Learning Curve

Posted in: indoor bike training, recovery, Triathlon

If I was superstitious, I would think I jinxed myself with my last blog.  But, I do not believe in superstition, or the irrational perception of causation (ie. if I wear these “lucky” socks, then I’ll have a great race).  When I was writing my last blog (almost a week ago), I felt pretty tired.  In fact, the 2 days before I wrote that blog I felt half zombie, half human.  But, I was at the end of a hard 2 weeks of training and I had been sick prior to those 2 weeks; therefore, I figured it was to be expected.  PRESS ON – SUCK IT UP – PUSH THROUGH – after all successful athletes know how to suffer and press through pain, right?  So, despite waking up on Friday morning exhausted, I pressed on with the 4 hour trainer ride and 4,000 meters in the pool – it was an awesome and great day – I loved it, loved the training and actually felt so much better after training.  So I do not regret pushing through Friday; however, I think I made an error in judgment over the weekend.  Saturday was recovery, so no need to worry there – except that I hate easy days (must be why they are often forced on me by my own body).  But, I woke up Sunday with a very tight chest, and actually some wheezing. 

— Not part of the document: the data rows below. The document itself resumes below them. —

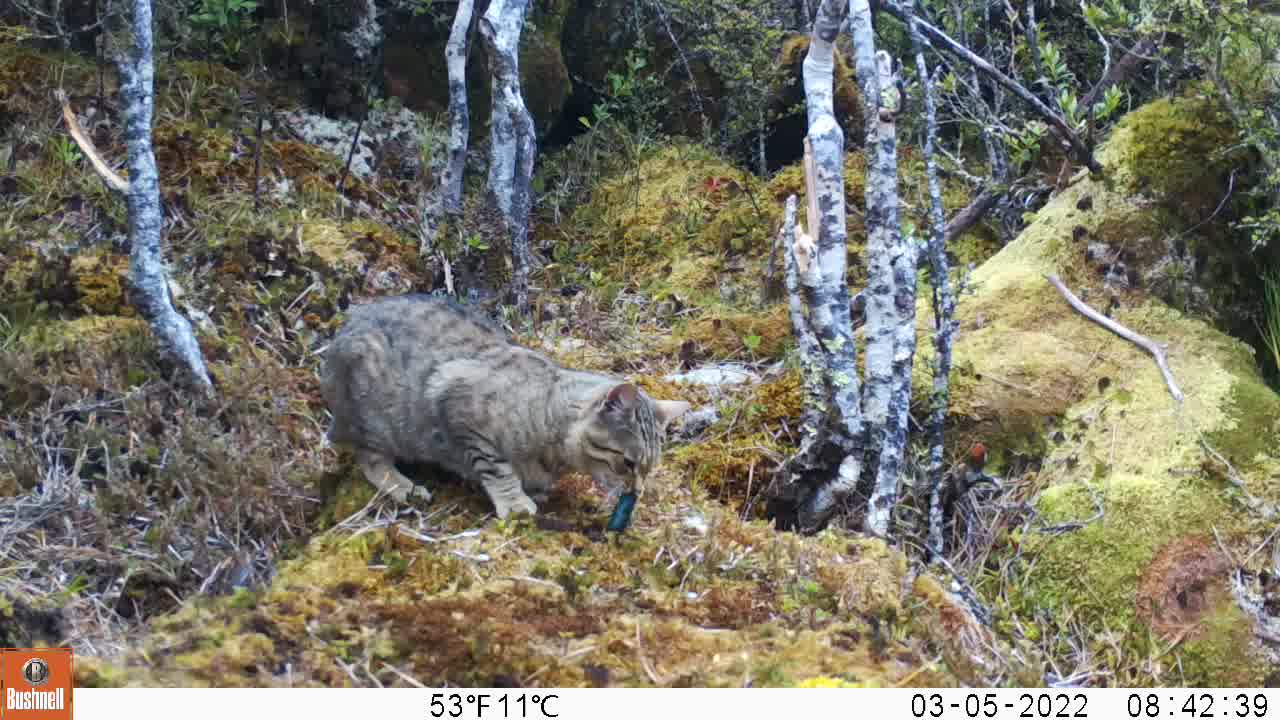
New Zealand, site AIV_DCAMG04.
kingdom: Animalia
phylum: Chordata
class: Mammalia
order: Carnivora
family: Felidae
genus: Felis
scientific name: Felis catus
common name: domestic cat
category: cat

Well, one thing that I have been working on is getting my speed back.  Basically, I spent the beginning of my professional triathlon career (back in 2007-2008, and for the first few months of my return to the sport in 2011) wrongly guided into doing too much long, slow stuff – I lost my speed, so despite training a lot more than I did before I turned pro, I was getting slow.  A lot of it wasn’t the volume, but just the timing of the workouts to give me enough rest before hard days to actually be able to go hard.  Ok, so back to my poor judgment.  Sunday, was lactate threshold day on the bike – a big, important day for me because that’s what I suck at.  I desperately need to increase my LT on the bike.  You would be terribly surprised to see the very small difference between my aerobic threshold power and LT power – terrible – but that’s what you get from riding AT all the time I guess.  Trust me, this doesn’t bode well trying to race the Professional Women in a half ironman!  Half Ironman speed should not equal Ironman speed – though mine has for my last 2 competitive seasons at least.

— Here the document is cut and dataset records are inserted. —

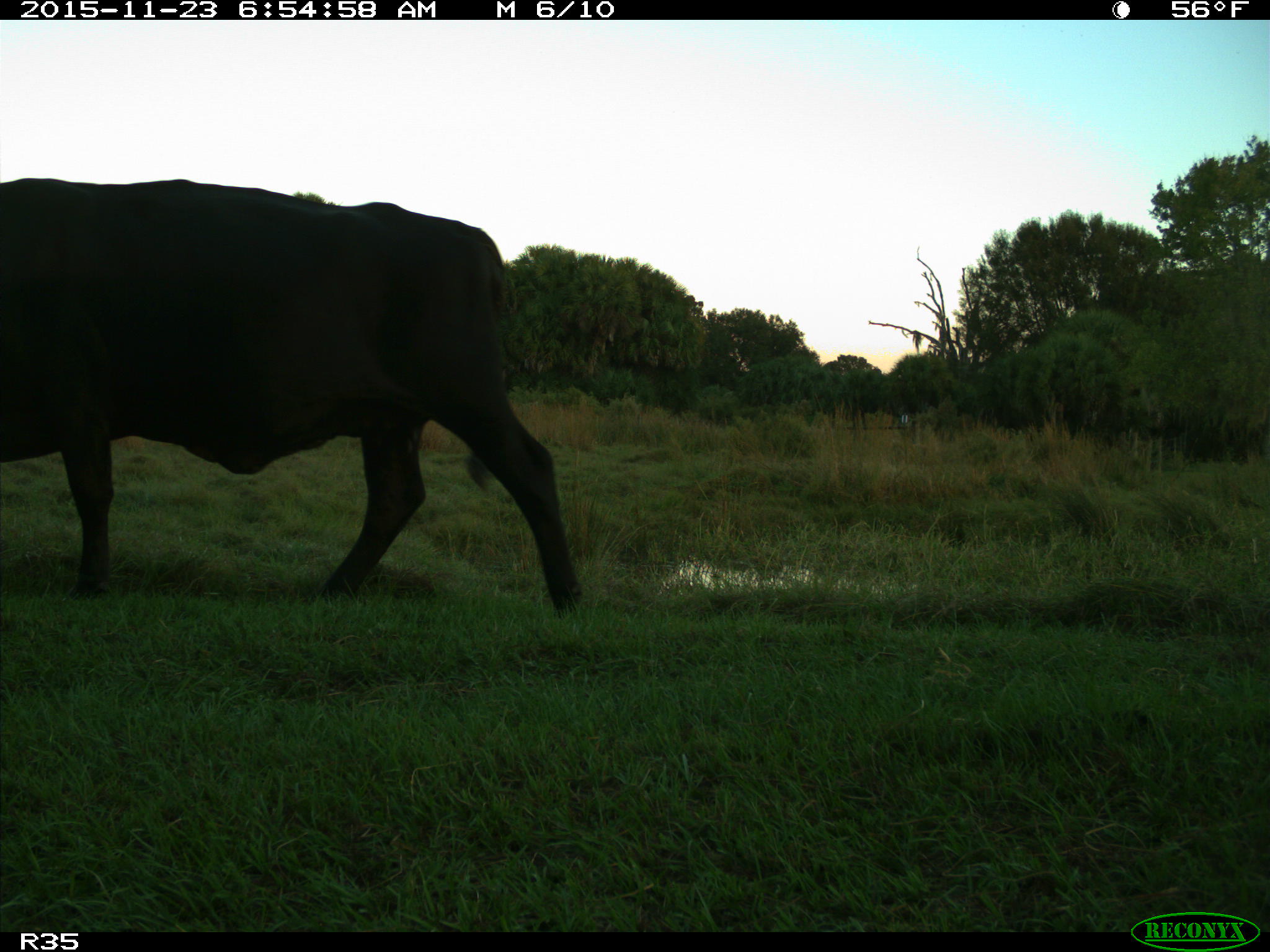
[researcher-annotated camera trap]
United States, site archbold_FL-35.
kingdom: Animalia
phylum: Chordata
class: Mammalia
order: Artiodactyla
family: Bovidae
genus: Bos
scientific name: Bos taurus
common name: domestic cow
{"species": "Bos taurus (domestic cow)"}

I digress AGAIN!  So, even though I literally wheezed my way through the LT intervals, I did them all at the prescribed power.  I thought everything was fine because the power was feeling much easier on my legs than it had in the past (in fact, I would have gone higher if not for my wheezing) – Improvement, Awesome, This is Great I thought.  Well, I could barely talk my chest was so tight after the workout, but it loosened up and I felt hard core and tough for having hammered out the workout despite the little discomfort.  Monday, seemed ok too; I didn’t appear any worse for pushing through on Sunday.  Maybe a little chest tightness still, but it seemed much less than the day before – no problem right?  Not so, by Monday night my throat hurt, glands were massively swollen, chest so tight it hurt – basically, I woke up at 3am in so much pain that I couldn’t sleep the rest of the night.  Needless to say, Tuesday morning was terrible – add a fever to the above complaints.  The rest of the week was a wash, just trying to get healthy again. 

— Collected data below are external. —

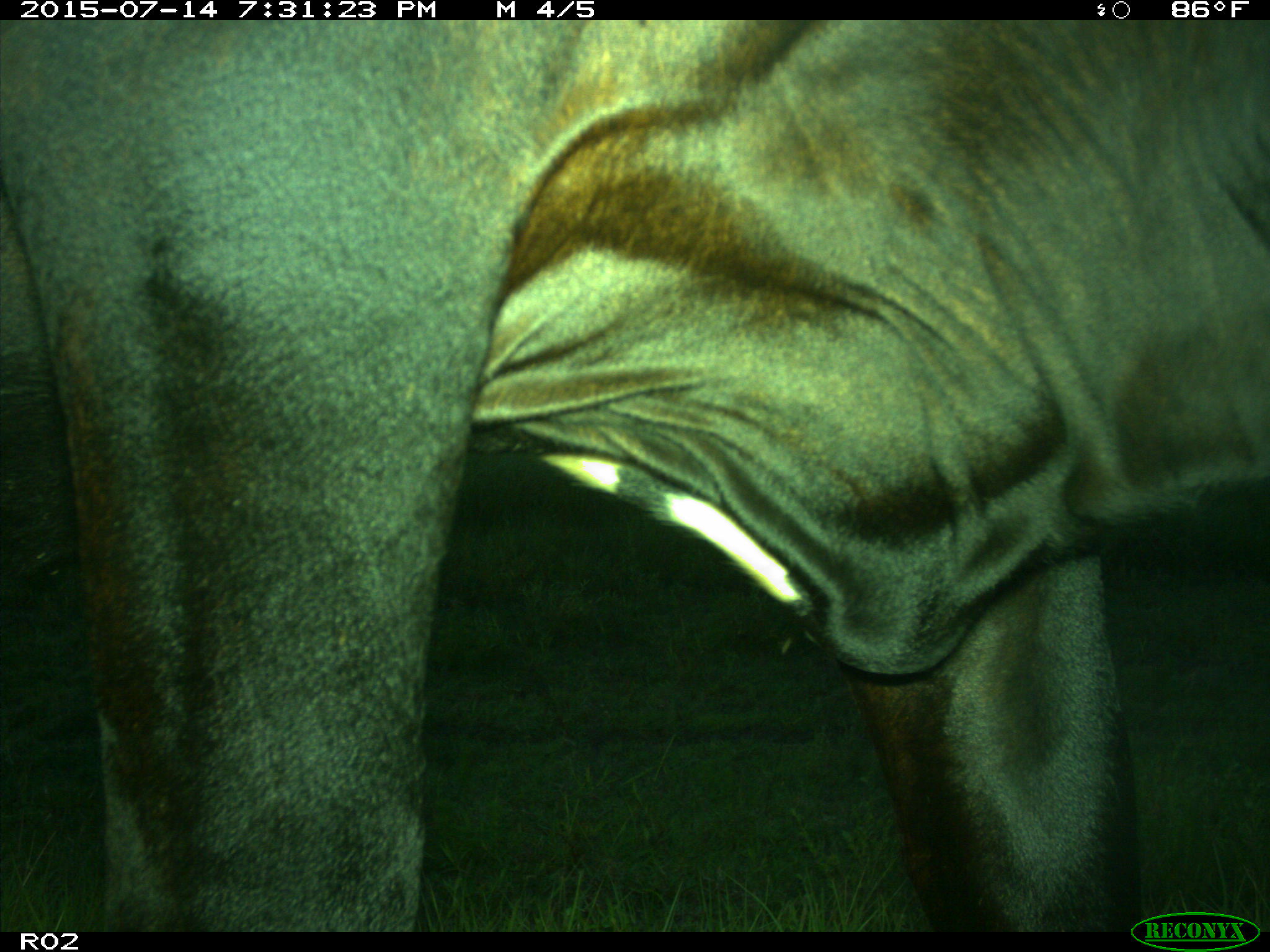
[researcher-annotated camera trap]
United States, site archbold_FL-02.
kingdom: Animalia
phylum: Chordata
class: Mammalia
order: Artiodactyla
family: Bovidae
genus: Bos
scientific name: Bos taurus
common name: domestic cow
Bos taurus (domestic cow).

So, my big lesson – not sure if I won’t have to learn this one a few more times (stubborn triathletes) – I’m not superhuman and when your body is clearly telling you it has had enough, a smart athlete (and ultimately I believe a successful athlete) will listen.  Had I postponed the Sunday LT workout one day and trained easier on Sunday perhaps I would not have lost 3 or 4 days of productive training?  I’ll never know, but seems much smarter to risk 1 day for the possibility of gaining 3 or 4.  This is really an art I think – knowing your body and how it responds and what it needs.  I am somewhere along the learning curve on this “art” – not having arrived yet at being truly enlightened in this respect.  Maybe someday God will give the wisdom to master this art – until then I live and learn and learn and learn.  I can be really stupid – and so I am humbled once again by my own stupidity.